Along this idea, I started dating my wife again. I have planned out dates, surprises and activities for just her and me. From a hockey game to romantic dinners to Dave and Busters, we have gone out as a couple and had fun like we did before we were married. I am looking into a comedy club next month.

I kick myself for not doing this the entire time we were married.


----------



## HerToo (Oct 3, 2011)

Left the seat down : )


----------



## NoIssues (Oct 9, 2011)

Learned what a woman wants by reading. 

I was a lousy husband after the honeymoon period wore off because I didnt know jack about what my wifes needs were. 

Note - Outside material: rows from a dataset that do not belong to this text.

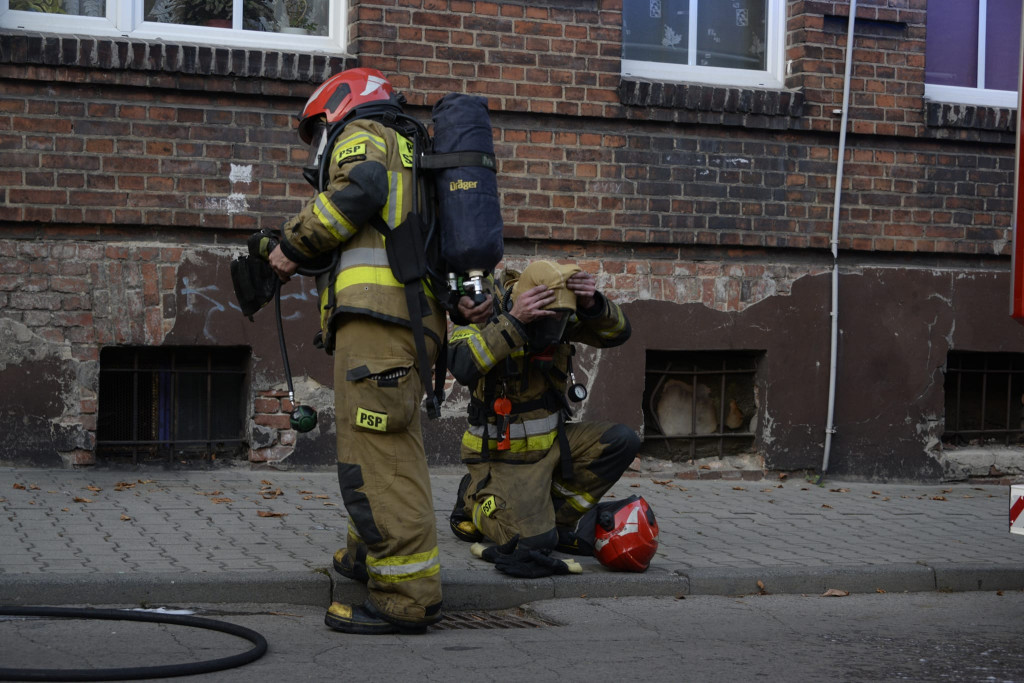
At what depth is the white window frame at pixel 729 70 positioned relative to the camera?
28.6 ft

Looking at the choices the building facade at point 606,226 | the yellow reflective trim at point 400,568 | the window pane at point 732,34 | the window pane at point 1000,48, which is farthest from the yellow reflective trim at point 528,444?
the window pane at point 1000,48

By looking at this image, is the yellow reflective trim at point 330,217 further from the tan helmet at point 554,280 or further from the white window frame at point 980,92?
the white window frame at point 980,92

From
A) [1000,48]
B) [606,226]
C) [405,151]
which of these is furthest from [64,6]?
[1000,48]

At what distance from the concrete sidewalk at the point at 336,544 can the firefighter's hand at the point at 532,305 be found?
3.69 ft

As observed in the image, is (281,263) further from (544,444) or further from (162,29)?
(162,29)

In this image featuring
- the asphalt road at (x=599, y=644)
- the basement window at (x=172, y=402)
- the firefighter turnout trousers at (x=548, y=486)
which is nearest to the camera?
the asphalt road at (x=599, y=644)

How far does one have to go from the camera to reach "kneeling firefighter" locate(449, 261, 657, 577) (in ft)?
17.8

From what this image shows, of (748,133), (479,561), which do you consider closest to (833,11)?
(748,133)

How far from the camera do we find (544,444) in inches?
224

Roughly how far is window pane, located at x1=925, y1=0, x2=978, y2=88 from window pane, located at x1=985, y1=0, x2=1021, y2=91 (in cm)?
10

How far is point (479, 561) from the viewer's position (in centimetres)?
571

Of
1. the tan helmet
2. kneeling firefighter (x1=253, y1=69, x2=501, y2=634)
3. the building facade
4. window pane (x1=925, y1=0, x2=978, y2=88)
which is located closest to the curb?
kneeling firefighter (x1=253, y1=69, x2=501, y2=634)

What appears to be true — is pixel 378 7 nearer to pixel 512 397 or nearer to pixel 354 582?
pixel 512 397

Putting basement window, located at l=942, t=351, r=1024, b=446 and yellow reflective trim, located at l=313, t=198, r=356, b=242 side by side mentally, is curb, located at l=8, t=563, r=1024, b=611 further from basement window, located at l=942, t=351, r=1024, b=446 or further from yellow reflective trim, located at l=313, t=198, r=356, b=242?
basement window, located at l=942, t=351, r=1024, b=446
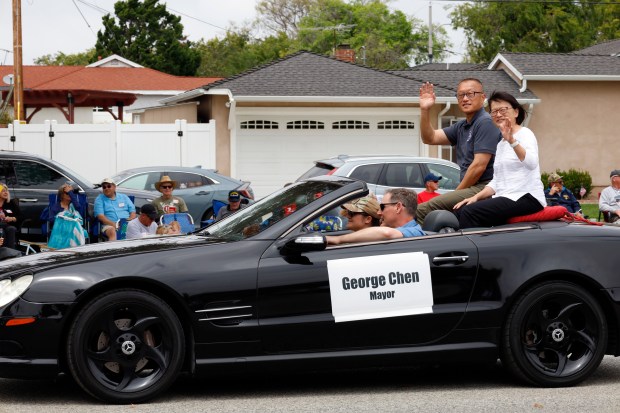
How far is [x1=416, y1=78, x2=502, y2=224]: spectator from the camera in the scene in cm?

When I hit the books and articles and learned the "how to love a woman" skill set, it all came together.


----------



## SimplyAmorous (Nov 25, 2009)

Kobo said:


> We stopped taking each other for granted and made sure that we put each other as our number 1 priority. Yes, even above the kids. Everything else falls into place.


Sorry I am not a man, same here, I took my husband for granted, too much into our kids (after struggling to have them), projects, plans -he however never took me for granted, always my ray of sunshine. Sometimes you just gotta wake up -look back on your life, realize you've been too occupied with acheiving certain "things" but not recognizing to the depths who has been there holding your hand , too busy to smell those roses along the path you have walked together.


----------



## DoYouWoo (Jul 19, 2011)

stopped trying to fix her problems when she told me about anything that was stressing her out - just listened, hugged and got us some dessert...


----------